Pronouns: He/Him/His.
Cliff Notes:
HS: low topic knowledge, haven't judged on this topic yet, barely thought about it.
College: Fairly high topic knowledge, been doing some work for UMN, I value debates that show off your knowledge of the topic.
Speed, good if clear, warrant dense and slow > fast nonsense, I flow on paper so I need pen time.
FW v. k aff, yes fairness is an impact, but often a small one. K aff can win, but probably needs some explanation of the role of the negative (and how they can reasonably accomplish this role).
Longer version:
About Me:
I debated 592 rounds (30 middle school, 275 high school, 287 college) and have judged 343 (59 middle school, 130 High School, 134 College), best result: octa-finalist at the 2021 NDT.
Debate is an educational activity. My role as a judge includes being an educator. Please let me know if there is anything I can do to help you feel welcome and safe.
I value clarity over speed, I still flow on paper so I need pen time and clear communication on what you want me to write down. I usually flow straight down.
Default to tech > truth, though truth often determines how much tech you need. I usually evaluate most args probabilistically on offense vs defense.
Specific arguments:
T vs K affs - Yes. Fairness is probably an impact, though fairly small, clash is about the only other impact worth saying, the neg probably needs some way to mitigate aff offense including: TVA, switch side or process over content. Aff’s should probably have a model of debate, as it is difficult to convince me that an activity that you devoted your time to is wholly bad. Having a clear role for the neg can help against fairness and clash offense. Procedure based DAs to FW are better than content ones.
K vs Policy - Cap or security probably best k options in front of me. I’m fine for some specific Ks, but I haven't read much of the lit in depth. I’m ok for identity Ks (antiblackness, gender, queerness) in that I have a base level of understanding but have a prety high threshold for ontology claims. I’m not good for Baudrillard, Bataille, D&G or Nietzsche, etc. I have a high threshold for no Ks FW on the aff, easily win that you get to weigh the aff, though what that means is up for debate, and should be explained. Please impact out what I should do if you win your interp on FW. Much prefer a push on consequentialism good to just a push on extinction outweighs.
T v Policy - Default to T a priori. Standards with warrants are needed in the 1NC. Tell me what reasonability means and why it is good beyond the generic one liner if you want me to vote on it (ie 1-2 minutes of the 2ar + 2-3 sentences in each speech before then). Think of reasonability as going for presumption, you shouldn't do it often and when you do it should be the focal point of your speech.
Theory/CP - most condo is probably good, types of CPs, and solvency advocates matter more than just the number of condo, though I will vote on condo. I have found myself voting aff on condo more than I would like - 2nr please include neg flex, fairness outweighs and dispo fails. Love a good Adv CP out of a non-intrinsic advantage. 2NC counterplans out of straight turns are probably somewhat bad (Still worth saying, just not as your only answer).

☆ ☆ ☆ ☆ ☆

Reproduce everything in the debate judging philosophy from "K vs Policy" down to "on extinction outweighs.".

☆ ☆ ☆ ☆ ☆

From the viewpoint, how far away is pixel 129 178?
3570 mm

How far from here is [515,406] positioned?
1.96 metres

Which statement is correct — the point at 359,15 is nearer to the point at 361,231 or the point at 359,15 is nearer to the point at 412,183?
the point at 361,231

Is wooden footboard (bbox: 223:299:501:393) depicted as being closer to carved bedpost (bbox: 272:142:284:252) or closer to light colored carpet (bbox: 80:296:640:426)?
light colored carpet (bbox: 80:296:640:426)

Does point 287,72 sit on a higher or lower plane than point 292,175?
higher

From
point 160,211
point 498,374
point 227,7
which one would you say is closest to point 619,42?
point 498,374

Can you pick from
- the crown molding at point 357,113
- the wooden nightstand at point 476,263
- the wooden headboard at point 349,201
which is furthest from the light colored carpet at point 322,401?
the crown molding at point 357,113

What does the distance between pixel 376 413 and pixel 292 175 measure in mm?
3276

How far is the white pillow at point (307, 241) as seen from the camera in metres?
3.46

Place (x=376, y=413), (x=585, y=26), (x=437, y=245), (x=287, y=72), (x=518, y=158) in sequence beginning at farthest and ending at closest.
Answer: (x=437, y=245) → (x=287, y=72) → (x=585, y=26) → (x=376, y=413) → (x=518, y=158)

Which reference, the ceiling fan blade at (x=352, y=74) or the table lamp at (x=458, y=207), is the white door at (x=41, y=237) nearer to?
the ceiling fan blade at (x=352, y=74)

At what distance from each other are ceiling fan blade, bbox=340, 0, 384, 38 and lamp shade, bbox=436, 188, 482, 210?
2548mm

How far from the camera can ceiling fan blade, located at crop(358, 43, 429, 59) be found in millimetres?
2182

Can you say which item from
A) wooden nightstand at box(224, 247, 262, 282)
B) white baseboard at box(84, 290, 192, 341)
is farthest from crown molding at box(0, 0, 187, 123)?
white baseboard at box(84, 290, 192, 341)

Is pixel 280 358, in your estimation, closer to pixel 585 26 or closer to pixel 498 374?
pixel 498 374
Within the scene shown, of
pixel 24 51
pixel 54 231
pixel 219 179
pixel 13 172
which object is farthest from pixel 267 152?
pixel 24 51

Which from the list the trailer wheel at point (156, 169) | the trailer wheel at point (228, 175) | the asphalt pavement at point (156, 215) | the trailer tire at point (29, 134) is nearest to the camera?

☆ ☆ ☆ ☆ ☆

**Written solution:**
K vs Policy - Cap or security probably best k options in front of me. I’m fine for some specific Ks, but I haven't read much of the lit in depth. I’m ok for identity Ks (antiblackness, gender, queerness) in that I have a base level of understanding but have a prety high threshold for ontology claims. I’m not good for Baudrillard, Bataille, D&G or Nietzsche, etc. I have a high threshold for no Ks FW on the aff, easily win that you get to weigh the aff, though what that means is up for debate, and should be explained. Please impact out what I should do if you win your interp on FW. Much prefer a push on consequentialism good to just a push on extinction outweighs.